C'era una volta...

Dalla fiaba all'horror


La narrazione della fiaba, nella redazione moderna che ci è più nota, attraverso quindi Perrault e i Grimm, è spesso uno strumento moralizzante pedagogico in cui l’ordine viene alla fine sempre ricostruito. Gli eventi vengono situati in un passato assoluto e raccontati da un narratore impersonale ed autorevole che garantisce il senso del racconto. Spesso, a maggior sicurezza dell'uditorio, tale conclusione è esplicitata e riaffermata dalla cosiddetta "morale": in Perrault un componimento in versi che ammonisce l'uditorio sulle conseguenze dei gesti cattivi.In genere, una volta neutralizzato il malvagio, la stabilità viene ricostituita in un ordine compensatorio che garantisce sicurezza.

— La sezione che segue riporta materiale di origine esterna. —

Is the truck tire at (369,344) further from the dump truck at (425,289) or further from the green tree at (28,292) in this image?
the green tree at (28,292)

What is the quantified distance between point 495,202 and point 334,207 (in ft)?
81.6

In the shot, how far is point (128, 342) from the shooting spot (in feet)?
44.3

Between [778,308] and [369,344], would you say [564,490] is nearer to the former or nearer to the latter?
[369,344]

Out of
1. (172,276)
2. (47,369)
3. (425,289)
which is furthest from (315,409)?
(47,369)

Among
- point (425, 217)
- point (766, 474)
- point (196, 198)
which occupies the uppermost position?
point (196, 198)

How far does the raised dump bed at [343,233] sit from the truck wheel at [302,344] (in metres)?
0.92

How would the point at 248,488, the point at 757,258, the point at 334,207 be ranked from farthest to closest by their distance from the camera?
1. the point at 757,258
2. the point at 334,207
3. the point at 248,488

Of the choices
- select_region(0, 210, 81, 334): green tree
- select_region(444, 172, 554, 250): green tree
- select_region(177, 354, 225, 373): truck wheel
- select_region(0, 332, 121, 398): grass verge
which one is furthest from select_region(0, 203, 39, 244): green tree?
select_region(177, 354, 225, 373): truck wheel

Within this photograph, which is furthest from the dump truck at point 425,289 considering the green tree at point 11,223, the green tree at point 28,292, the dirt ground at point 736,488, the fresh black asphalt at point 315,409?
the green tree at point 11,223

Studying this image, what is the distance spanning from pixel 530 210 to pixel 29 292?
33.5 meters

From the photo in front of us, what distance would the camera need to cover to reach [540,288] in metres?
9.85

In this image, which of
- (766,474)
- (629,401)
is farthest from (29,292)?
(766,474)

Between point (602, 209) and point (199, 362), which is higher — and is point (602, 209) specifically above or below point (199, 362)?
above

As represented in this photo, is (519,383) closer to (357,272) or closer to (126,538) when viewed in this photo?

Il racconto pauroso, la gothic novel, il genere horror che ne deriva, al contrario, giocano con l’ambiguità. L’immaginario ed il reale cessano di essere elementi separati, ma interferiscono l’uno con l’altro spesso senza discriminazione tra verità e apparenza. Bene e male si fondono e confondono. Si gioca col doppio, le simmetrie, la confusione dei contrari, per arrivare ad una decostruzione del quotidiano, che è il vero elemento della paura.Paradossalmente non è il mostruoso in sé che spaventa, ma il fatto che il mostro abbia sembianze parzialmente umane, o, peggio, che si nasconda e si annidi nella normalità.Questo meccanismo della paura è talmente ovvio e contraddistintivo da essere usato come elemento chiave nei più riusciti romanzi e film del genere. Spaventa più la normalità del dr. Jeckill da cui esce Hyde che non il mostro bionico di Frankestein. Spaventano le presenze demoniache che escono da un elettrodomestico quotidiano come in Poltergeist. Spaventa la fecodazione demoniaca di Rosemary's Baby. Spaventano gli spettri del gothic inglese proprio perché appaiono in sembianze umane.
L'horror non punta verso mondi fantastici, ma deforma il nostro perché i suoi nessi e le sue misure, strappati ai loro ingannevoli equilibri, ci appaiano in una brutalità rivelatrice: invece di proporre mondi possibili, presenta il nostro come un mondo impossibile. Che inventi o che deformi, la finzione misura sempre il reale col suo stesso staccarsene, lo precisa da una lontananza che e istituzione di prospettive nuove e inusitate, lo sollecita al limite del capovolgimento. (Cesare Segre).